Support Questions

Find answers, ask questions, and share your expertise
Announcements
Celebrating as our community reaches 100,000 members! Thank you!

MR jobs hang for a while saying "AsyncDispatcher is draining to stop, ignoring any new events.

avatar
New Contributor

In our production environment, any MapReduce job submitted to YARN (via Oozie or distcp), the jobs are being stuck for a while (~5 to 20 mins) and we don't know why.

I've figured out that in "syslog" of YARN jobs, below is the output which I found interesting.

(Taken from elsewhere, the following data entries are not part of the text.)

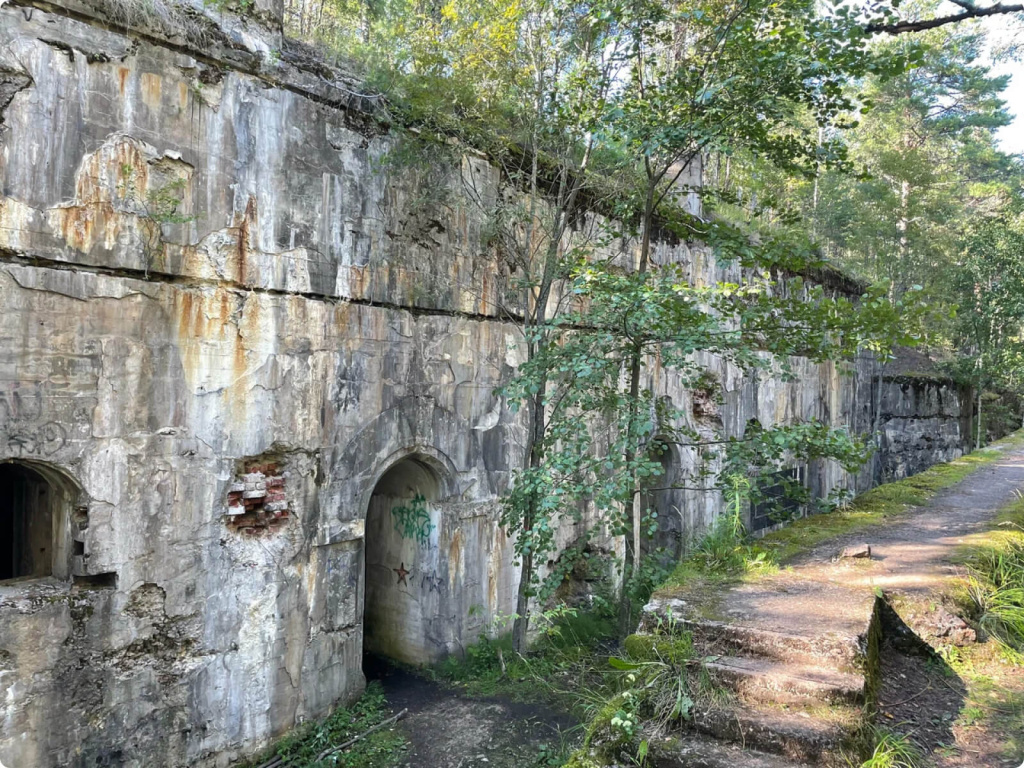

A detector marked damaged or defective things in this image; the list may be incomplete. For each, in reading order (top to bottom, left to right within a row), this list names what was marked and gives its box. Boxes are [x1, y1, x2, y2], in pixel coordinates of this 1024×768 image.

rust stain [140, 73, 162, 111]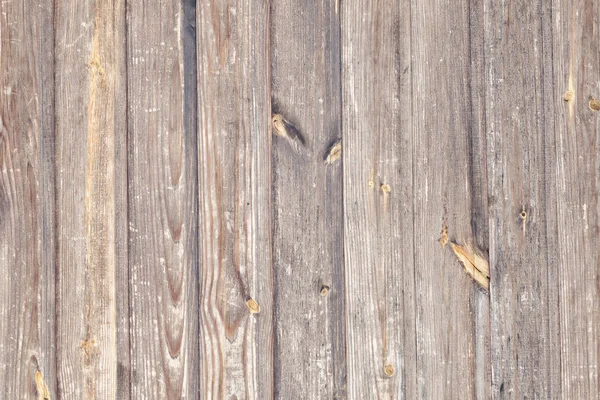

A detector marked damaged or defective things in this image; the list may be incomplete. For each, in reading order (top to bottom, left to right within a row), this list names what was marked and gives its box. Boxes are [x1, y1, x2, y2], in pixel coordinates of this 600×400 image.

splintered wood edge [448, 242, 490, 290]
splintered wood edge [35, 370, 51, 398]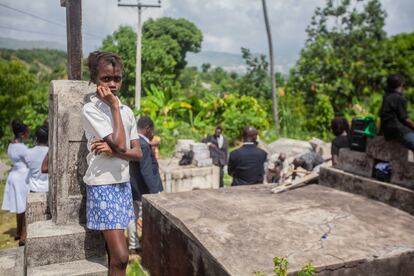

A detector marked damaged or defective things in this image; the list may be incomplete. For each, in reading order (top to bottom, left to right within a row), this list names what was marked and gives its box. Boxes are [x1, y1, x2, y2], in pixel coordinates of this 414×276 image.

rusty metal pole [60, 0, 82, 80]
cracked concrete surface [142, 184, 414, 274]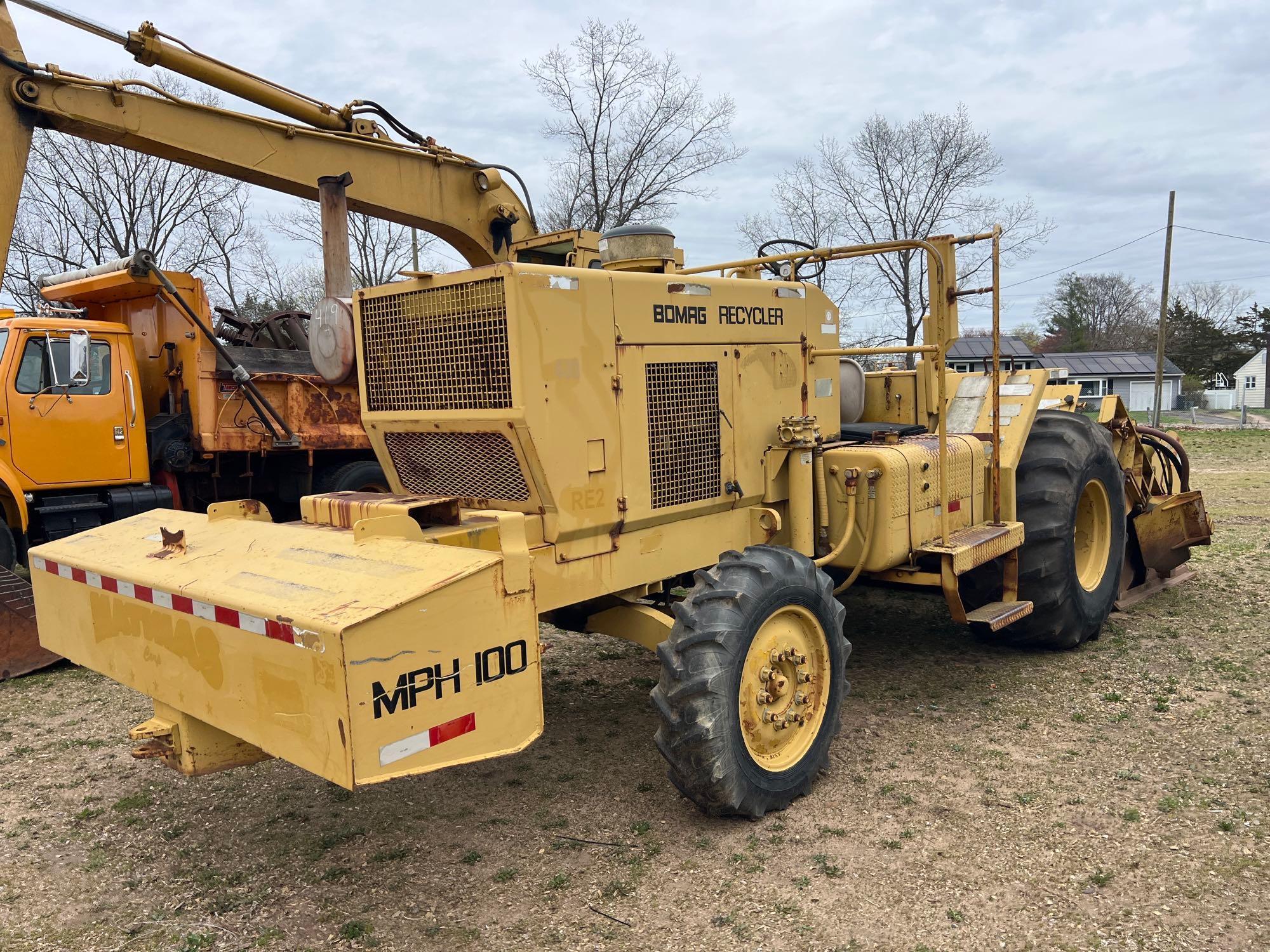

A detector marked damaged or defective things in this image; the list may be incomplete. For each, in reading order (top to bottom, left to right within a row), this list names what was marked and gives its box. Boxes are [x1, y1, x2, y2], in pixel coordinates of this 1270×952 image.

rusty metal surface [0, 566, 59, 680]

I didn't understand what this is waiting for and why is it waiting. Could you please help me out.

 

 

2019-11-18 10:04:18,350 INFO [Thread-104] org.apache.hadoop.yarn.event.AsyncDispatcher: AsyncDispatcher is draining to stop, ignoring any new events.
2019-11-18 10:04:18,450 INFO [Thread-104] org.apache.hadoop.yarn.event.AsyncDispatcher: Waiting for AsyncDispatcher to drain. Thread state is :WAITING
2019-11-18 10:04:18,550 INFO [Thread-104] org.apache.hadoop.yarn.event.AsyncDispatcher: Waiting for AsyncDispatcher to drain. Thread state is :WAITING
2019-11-18 10:04:18,650 INFO [Thread-104] org.apache.hadoop.yarn.event.AsyncDispatcher: Waiting for AsyncDispatcher to drain. Thread state is :WAITING
2019-11-18 10:04:18,750 INFO [Thread-104] org.apache.hadoop.yarn.event.AsyncDispatcher: Waiting for AsyncDispatcher to drain. Thread state is :WAITING
...
...
...
2019-11-18 10:07:46,813 INFO [Thread-104] org.apache.hadoop.yarn.event.AsyncDispatcher: Waiting for AsyncDispatcher to drain. Thread state is :WAITING
2019-11-18 10:07:46,896 ERROR [Job ATS Event Dispatcher] org.apache.hadoop.mapreduce.jobhistory.JobHistoryEventHandler: Failed to process Event JOB_FINISHED for the job : job_1572682899050_1783
org.apache.hadoop.yarn.exceptions.YarnException: Failed while publishing entity
	at org.apache.hadoop.yarn.client.api.impl.TimelineV2ClientImpl$TimelineEntityDispatcher.dispatchEntities(TimelineV2ClientImpl.java:548)
	at org.apache.hadoop.yarn.client.api.impl.TimelineV2ClientImpl.putEntities(TimelineV2ClientImpl.java:149)
	at org.apache.hadoop.mapreduce.jobhistory.JobHistoryEventHandler.processEventForNewTimelineService(JobHistoryEventHandler.java:1405)
	at org.apache.hadoop.mapreduce.jobhistory.JobHistoryEventHandler.handleTimelineEvent(JobHistoryEventHandler.java:742)
	at org.apache.hadoop.mapreduce.jobhistory.JobHistoryEventHandler.access$1200(JobHistoryEventHandler.java:93)
	at org.apache.hadoop.mapreduce.jobhistory.JobHistoryEventHandler$ForwardingEventHandler.handle(JobHistoryEventHandler.java:1795)
	at org.apache.hadoop.mapreduce.jobhistory.JobHistoryEventHandler$ForwardingEventHandler.handle(JobHistoryEventHandler.java:1791)
	at org.apache.hadoop.yarn.event.AsyncDispatcher.dispatch(AsyncDispatcher.java:197)
	at org.apache.hadoop.yarn.event.AsyncDispatcher$1.run(AsyncDispatcher.java:126)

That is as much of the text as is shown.